December 5, 2024 at 05:55AM
BT is investigating a ransomware attack by the Black Basta group, which claims to have stolen 500 GB of sensitive data. The group threatens to leak the data unless a ransom is paid. BT affirmed that only specific elements of its Conferencing platform were affected, and services remain operational.
### Meeting Takeaways:
1. **Investigation Initiated**: BT (British Telecommunications) is conducting an investigation following a ransomware claim by the Black Basta group, which alleges the theft of approximately 500 GB of sensitive data from BT’s btci.com and btconferencing.com platforms.
2. **Data Exposed**: The ransomware group has threatened to leak the stolen data, which includes financial, corporate, and personal information, unless a ransom is paid within a week. They have released a sample of the stolen data, highlighting identification documents like passports.
3. **BT’s Response**:
– The company has confirmed an attempted breach of its BT Conferencing platform but stated that the incident was limited to specific parts of the platform.
– Affected servers were quickly taken offline, and live conferencing services remain operational without impact on other BT Group services.
– BT is collaborating with law enforcement and regulatory bodies in their ongoing investigation.
4. **Ransomware Tactics**:
– The Black Basta group has refined its social engineering techniques. They initiate attacks by subscribing target users to numerous mailing lists.
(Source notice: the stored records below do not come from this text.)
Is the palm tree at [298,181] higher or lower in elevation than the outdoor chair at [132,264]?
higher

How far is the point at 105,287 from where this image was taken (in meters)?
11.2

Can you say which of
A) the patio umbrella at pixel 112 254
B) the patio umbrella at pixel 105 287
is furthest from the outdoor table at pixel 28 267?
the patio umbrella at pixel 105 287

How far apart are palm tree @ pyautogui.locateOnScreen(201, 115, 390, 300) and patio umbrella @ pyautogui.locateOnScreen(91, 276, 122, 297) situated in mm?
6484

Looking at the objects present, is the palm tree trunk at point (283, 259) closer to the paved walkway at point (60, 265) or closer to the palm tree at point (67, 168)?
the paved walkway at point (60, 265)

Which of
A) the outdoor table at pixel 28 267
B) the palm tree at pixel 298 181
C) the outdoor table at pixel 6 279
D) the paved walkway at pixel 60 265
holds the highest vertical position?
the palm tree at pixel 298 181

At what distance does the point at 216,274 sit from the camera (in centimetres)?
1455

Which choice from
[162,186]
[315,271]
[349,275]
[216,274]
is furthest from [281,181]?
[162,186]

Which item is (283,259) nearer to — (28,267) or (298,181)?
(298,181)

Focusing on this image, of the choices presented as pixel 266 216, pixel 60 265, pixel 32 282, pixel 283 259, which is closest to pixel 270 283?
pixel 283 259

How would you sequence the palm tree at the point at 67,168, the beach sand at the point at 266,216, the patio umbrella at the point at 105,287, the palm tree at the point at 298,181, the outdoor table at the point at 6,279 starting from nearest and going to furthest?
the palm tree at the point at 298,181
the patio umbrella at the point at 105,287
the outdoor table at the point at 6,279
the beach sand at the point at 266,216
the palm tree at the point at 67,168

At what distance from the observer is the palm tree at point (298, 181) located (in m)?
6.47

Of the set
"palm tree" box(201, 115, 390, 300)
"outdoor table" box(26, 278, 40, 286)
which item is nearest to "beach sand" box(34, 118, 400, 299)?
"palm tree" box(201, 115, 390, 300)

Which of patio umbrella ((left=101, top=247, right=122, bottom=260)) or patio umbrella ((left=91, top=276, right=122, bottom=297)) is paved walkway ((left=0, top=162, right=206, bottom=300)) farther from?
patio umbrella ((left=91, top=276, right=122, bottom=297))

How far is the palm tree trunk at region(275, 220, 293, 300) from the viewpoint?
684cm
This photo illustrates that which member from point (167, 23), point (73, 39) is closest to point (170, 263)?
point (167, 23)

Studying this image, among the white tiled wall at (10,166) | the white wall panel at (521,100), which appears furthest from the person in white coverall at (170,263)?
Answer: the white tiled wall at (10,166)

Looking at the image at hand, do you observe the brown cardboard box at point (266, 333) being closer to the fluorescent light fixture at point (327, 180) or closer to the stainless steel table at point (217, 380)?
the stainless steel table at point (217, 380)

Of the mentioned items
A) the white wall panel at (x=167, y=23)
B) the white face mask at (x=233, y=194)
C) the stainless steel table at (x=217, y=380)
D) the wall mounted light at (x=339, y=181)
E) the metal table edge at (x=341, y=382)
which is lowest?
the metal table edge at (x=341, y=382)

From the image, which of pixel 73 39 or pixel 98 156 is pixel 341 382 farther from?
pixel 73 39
– They follow up by contacting victims—posing as IT support—offering assistance with the deluge of emails, and encouraging them to install remote management software (e.g., Quick Assist, TeamViewer).
– This method allows attackers to deploy credential stealers and malware, including Zbot and DarkGate.
5. **Background on Black Basta**: Since its emergence in 2022, Black Basta has attacked hundreds of organizations and reportedly made over $100 million through ransom payments in the past year.